_WHAT THE TASK ASKS_
Swap every occurrence of "Paperback" with "Hardcover" in the caption lines of the items below, leaving all other text unchanged. Omit the pictures from the output.

+-------+

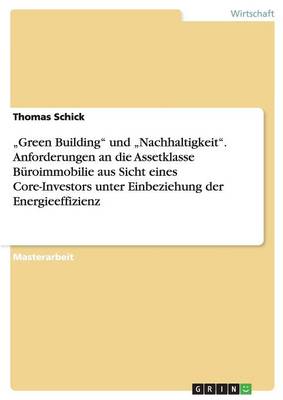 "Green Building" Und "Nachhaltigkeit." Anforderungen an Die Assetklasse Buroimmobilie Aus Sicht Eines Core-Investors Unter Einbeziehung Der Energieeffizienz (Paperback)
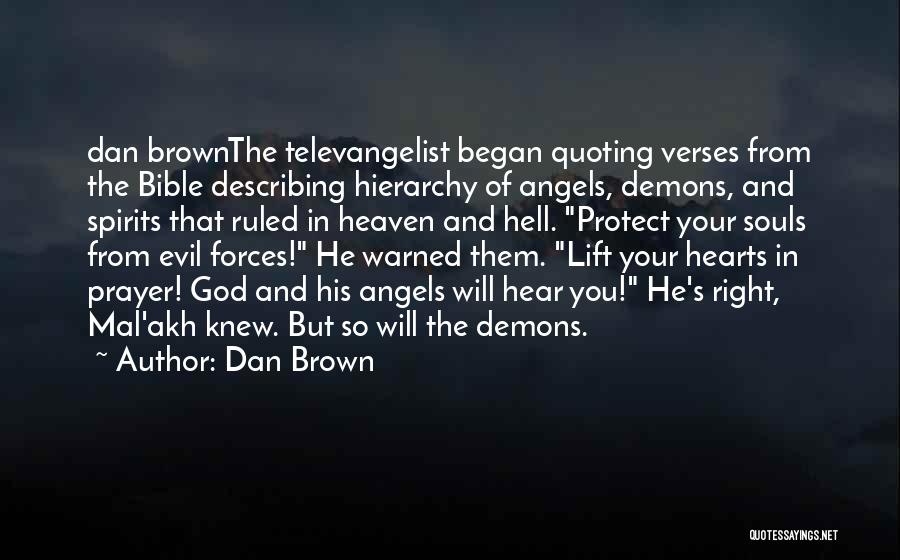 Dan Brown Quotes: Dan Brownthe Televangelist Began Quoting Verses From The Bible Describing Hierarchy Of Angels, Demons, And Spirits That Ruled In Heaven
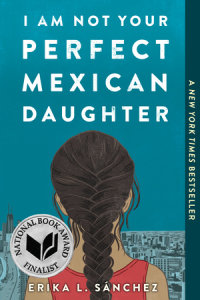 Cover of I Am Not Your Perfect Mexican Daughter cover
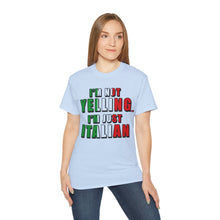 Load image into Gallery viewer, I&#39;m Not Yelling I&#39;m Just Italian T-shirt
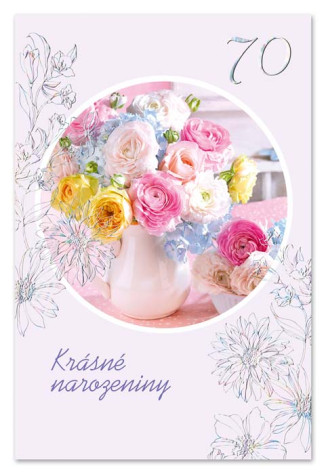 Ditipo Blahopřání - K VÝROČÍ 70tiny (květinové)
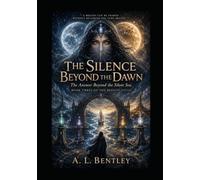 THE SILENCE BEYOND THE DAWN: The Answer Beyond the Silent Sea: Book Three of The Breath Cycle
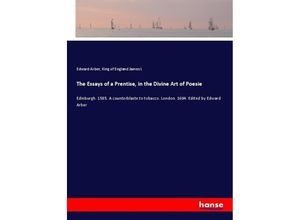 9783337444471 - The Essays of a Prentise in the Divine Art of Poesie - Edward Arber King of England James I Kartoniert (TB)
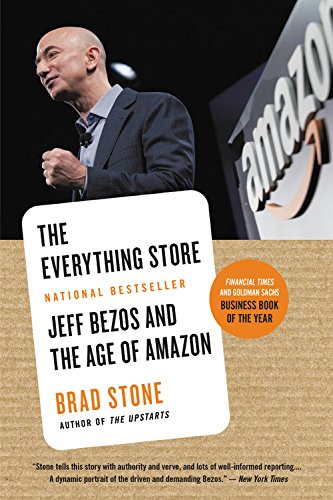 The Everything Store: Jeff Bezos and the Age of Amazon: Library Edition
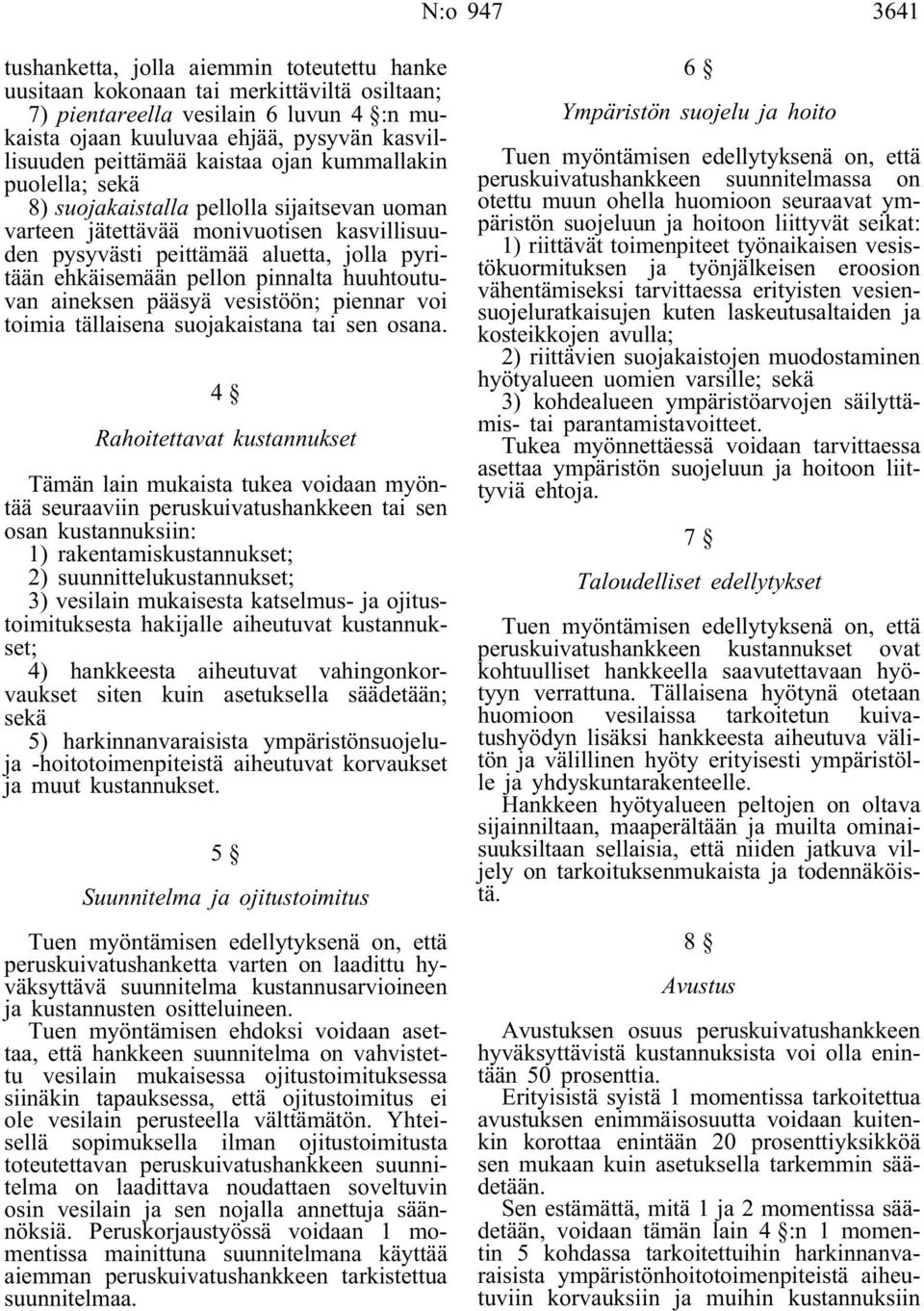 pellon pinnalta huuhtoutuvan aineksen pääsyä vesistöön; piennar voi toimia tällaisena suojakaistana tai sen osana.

+-------+

_TASK RESPONSE_
 "Green Building" Und "Nachhaltigkeit." Anforderungen an Die Assetklasse Buroimmobilie Aus Sicht Eines Core-Investors Unter Einbeziehung Der Energieeffizienz (Hardcover)
 Dan Brown Quotes: Dan Brownthe Televangelist Began Quoting Verses From The Bible Describing Hierarchy Of Angels, Demons, And Spirits That Ruled In Heaven
 Cover of I Am Not Your Perfect Mexican Daughter cover
 Load image into Gallery viewer, I&#39;m Not Yelling I&#39;m Just Italian T-shirt
 Ditipo Blahopřání - K VÝROČÍ 70tiny (květinové)
 THE SILENCE BEYOND THE DAWN: The Answer Beyond the Silent Sea: Book Three of The Breath Cycle
 9783337444471 - The Essays of a Prentise in the Divine Art of Poesie - Edward Arber King of England James I Kartoniert (TB)
 The Everything Store: Jeff Bezos and the Age of Amazon: Library Edition
 pellon pinnalta huuhtoutuvan aineksen pääsyä vesistöön; piennar voi toimia tällaisena suojakaistana tai sen osana.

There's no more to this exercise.